For each game, researchers created 36,000 training examples with varying levels of difficulty. Training on Snake improved the model’s ability to solve tasks with coordinates and expressions, while training on the rotation game increased accuracy in determining angles and lengths. For 3D objects, Hunyuan3D was used as a data source. After such training, the model better navigates spatial tasks and demonstrates improved move planning skills.
Test results showed that the model trained on games achieved an accuracy of 50.6 percent on mathematical benchmarks, surpassing the specialized model MM-Eureka-Qwen-7B, which showed 50.1 percent. Notable progress was observed in geometry tasks, where scores nearly doubled. In general tests, ViGaL scored 53.9 percent, higher than GPT-4o, but slightly behind Gemini 2.0 Flash.
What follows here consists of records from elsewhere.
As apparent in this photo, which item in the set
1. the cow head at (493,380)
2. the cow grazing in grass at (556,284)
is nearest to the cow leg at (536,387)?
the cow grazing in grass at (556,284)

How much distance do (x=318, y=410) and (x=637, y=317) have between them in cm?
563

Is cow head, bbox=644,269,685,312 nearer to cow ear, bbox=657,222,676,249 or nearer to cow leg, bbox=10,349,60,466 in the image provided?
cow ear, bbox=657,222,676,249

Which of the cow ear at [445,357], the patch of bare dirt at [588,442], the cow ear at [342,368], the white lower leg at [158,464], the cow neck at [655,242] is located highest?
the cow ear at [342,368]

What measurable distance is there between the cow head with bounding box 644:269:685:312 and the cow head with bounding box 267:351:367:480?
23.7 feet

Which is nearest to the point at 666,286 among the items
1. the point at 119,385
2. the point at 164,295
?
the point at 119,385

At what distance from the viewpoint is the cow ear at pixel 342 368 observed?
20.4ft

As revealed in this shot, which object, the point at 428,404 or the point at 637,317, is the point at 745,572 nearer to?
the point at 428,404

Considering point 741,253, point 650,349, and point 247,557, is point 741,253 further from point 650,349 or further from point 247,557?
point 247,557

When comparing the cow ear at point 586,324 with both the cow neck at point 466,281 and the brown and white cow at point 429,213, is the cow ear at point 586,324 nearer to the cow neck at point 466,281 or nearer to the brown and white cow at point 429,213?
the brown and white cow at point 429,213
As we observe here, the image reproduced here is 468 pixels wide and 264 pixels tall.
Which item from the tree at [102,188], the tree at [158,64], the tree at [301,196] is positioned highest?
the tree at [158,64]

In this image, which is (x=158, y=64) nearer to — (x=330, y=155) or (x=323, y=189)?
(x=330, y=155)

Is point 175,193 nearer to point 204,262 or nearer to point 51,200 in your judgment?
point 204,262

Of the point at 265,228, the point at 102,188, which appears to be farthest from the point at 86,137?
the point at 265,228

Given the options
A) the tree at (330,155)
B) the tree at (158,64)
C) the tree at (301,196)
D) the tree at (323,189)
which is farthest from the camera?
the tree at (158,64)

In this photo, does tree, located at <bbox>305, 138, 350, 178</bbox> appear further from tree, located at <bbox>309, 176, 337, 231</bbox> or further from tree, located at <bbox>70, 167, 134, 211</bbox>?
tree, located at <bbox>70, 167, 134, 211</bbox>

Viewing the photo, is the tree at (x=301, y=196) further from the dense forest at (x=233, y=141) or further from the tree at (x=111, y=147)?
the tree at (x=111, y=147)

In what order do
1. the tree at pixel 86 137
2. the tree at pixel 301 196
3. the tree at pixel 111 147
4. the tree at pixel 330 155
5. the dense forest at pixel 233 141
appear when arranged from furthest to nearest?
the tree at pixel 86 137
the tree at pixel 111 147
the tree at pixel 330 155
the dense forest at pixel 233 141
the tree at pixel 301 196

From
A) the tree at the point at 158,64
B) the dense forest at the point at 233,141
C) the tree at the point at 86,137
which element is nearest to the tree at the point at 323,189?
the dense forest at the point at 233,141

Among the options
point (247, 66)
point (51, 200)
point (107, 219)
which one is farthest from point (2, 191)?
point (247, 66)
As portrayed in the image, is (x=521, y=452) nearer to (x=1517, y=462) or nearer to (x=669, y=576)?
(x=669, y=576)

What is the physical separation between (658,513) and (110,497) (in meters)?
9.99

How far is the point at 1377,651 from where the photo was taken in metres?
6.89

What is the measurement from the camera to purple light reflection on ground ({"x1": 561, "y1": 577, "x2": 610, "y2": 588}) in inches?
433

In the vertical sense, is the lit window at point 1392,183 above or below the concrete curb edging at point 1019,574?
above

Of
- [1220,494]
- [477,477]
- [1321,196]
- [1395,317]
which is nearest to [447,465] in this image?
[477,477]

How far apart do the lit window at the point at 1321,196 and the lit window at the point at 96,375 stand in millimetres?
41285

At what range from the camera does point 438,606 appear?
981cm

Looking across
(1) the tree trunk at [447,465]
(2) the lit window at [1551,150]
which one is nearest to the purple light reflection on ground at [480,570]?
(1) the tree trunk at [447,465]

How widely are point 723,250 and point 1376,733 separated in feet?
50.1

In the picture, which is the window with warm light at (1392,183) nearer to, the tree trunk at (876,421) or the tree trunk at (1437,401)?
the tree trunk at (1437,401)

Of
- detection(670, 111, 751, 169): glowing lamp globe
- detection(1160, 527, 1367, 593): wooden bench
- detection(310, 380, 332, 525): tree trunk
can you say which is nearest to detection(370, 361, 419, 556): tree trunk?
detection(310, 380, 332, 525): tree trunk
After training on games, the model was tested on classic Atari games such as Breakout and Ms. Pac-Man, as well as on various tasks in mathematics, geometry, and 3D scene analysis. Here, ViGaL significantly outperformed the base version of the model. Researchers noted that step-by-step hints and a special selection of rewards during training increased accuracy by a few more percent.
The use of reinforcement approach resulted in a 12.3 percent performance increase, while standard fine-tuning reduced accuracy. Increasing the data volume also positively affected the results. Researchers believe that such gaming environments could become an effective way to train AI for developing general reasoning skills.